EXCERPT PROVIDED>
═══

I think Voyage with its connection to Mongo is somewhat more palatable to some 
companies - however I did forget to mention Glorp of course - which does map 
directly to a SQL database. 

Not to dis Gemstone in anyway (I do wish OO db's had gained more traction in 
the past, they are still glorious) - and I do think they might have solutions 
to map to a SQL db to appease corp teams - although I'm not sure.

Again - I think its useful to understand the patterns at play and how we can 
help folks understand where/how to play.

Tim

On Sun, 18 Feb 2024, at 10:40 PM, Yanni Chiu wrote:
> Agreed that larger orgs and BI teams likely slant toward SQL. But GemStone 
> and Voyage/Mongo wouldn’t address that either. An export from a Soil, 
> GemStone or Mongo db, into a SQL db should address the BI tools.
> 
> On Sun, Feb 18, 2024 at 4:35 PM Tim Mackinnon <tim@testit.works> wrote:
>> __
>> I wasn't particularly advocating any path - but have observed that in larger 
>> orgs  its a more difficult discussion to tread a different path (rightly or 
>> wrongly) - you have to cope with BI teams, who know mainly SQL based tools 
>> and equivalently support teams who know the same - and if in that world you 
>> may have to play their game (or not - if you have traction). So I'm just 
>> observing that we can work in any of those spaces - you can take your pick 
>> and apply what makes sense in your environment.

═══

INSTRUCTION 1>
Answer these questions about the email thread on database options:
(a) Which tool does Tim say maps directly to a SQL database?
(b) According to Yanni Chiu, what should address the BI tools?
(c) In Tim's earlier message, what kind of tools do BI teams mainly know?
INSTRUCTION 2> Write out the passage of the email thread starting at "I think Voyage" and ending at "where/how to play.".

Data items

═══

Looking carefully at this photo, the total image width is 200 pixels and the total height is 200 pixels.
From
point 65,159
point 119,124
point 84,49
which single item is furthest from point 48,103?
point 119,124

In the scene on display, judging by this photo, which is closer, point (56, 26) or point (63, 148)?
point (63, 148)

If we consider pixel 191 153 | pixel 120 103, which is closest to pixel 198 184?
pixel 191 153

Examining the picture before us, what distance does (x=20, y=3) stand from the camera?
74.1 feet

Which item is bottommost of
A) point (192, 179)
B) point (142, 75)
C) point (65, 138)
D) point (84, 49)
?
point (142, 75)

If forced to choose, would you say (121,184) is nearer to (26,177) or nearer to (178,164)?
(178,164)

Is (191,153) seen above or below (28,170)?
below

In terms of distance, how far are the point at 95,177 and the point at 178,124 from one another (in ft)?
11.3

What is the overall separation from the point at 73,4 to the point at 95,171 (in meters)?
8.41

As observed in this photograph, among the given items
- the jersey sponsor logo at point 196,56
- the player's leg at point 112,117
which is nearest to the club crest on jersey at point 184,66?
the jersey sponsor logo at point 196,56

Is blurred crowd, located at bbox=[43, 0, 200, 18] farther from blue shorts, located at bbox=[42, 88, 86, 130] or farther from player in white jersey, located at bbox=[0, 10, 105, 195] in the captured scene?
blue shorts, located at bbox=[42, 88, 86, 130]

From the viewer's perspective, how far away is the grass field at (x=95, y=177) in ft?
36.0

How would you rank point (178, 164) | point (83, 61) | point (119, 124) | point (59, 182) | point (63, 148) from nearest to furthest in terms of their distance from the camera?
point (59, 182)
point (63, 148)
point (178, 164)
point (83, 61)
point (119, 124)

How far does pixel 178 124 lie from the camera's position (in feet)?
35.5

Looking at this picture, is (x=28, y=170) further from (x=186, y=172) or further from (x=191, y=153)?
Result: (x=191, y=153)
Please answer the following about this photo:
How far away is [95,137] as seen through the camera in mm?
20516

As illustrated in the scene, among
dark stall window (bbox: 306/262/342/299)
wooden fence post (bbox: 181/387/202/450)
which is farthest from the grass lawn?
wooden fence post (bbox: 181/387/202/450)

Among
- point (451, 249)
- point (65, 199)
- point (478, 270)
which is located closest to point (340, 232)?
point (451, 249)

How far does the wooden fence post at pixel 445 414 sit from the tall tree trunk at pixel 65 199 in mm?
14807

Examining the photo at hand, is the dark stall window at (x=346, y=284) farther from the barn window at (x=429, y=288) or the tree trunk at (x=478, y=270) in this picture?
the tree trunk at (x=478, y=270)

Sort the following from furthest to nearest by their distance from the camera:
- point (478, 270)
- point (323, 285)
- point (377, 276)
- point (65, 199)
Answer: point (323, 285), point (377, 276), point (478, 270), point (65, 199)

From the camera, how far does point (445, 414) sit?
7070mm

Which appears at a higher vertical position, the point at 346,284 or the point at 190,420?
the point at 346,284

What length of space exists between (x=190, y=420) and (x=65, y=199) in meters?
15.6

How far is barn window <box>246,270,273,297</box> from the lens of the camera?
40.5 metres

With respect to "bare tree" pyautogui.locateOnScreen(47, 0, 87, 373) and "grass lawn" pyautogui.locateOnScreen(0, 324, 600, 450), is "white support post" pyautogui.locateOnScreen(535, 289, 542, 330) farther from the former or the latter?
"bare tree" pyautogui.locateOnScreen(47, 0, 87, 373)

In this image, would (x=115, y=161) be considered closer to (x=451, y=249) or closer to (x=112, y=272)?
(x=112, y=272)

═══

RIGHT ANSWER 1>
(a) Glorp
(b) An export from a Soil, GemStone or Mongo db into a SQL db
(c) SQL based tools

RIGHT ANSWER 2>
I think Voyage with its connection to Mongo is somewhat more palatable to some 
companies - however I did forget to mention Glorp of course - which does map 
directly to a SQL database. 

Not to dis Gemstone in anyway (I do wish OO db's had gained more traction in 
the past, they are still glorious) - and I do think they might have solutions 
to map to a SQL db to appease corp teams - although I'm not sure.

Again - I think its useful to understand the patterns at play and how we can 
help folks understand where/how to play.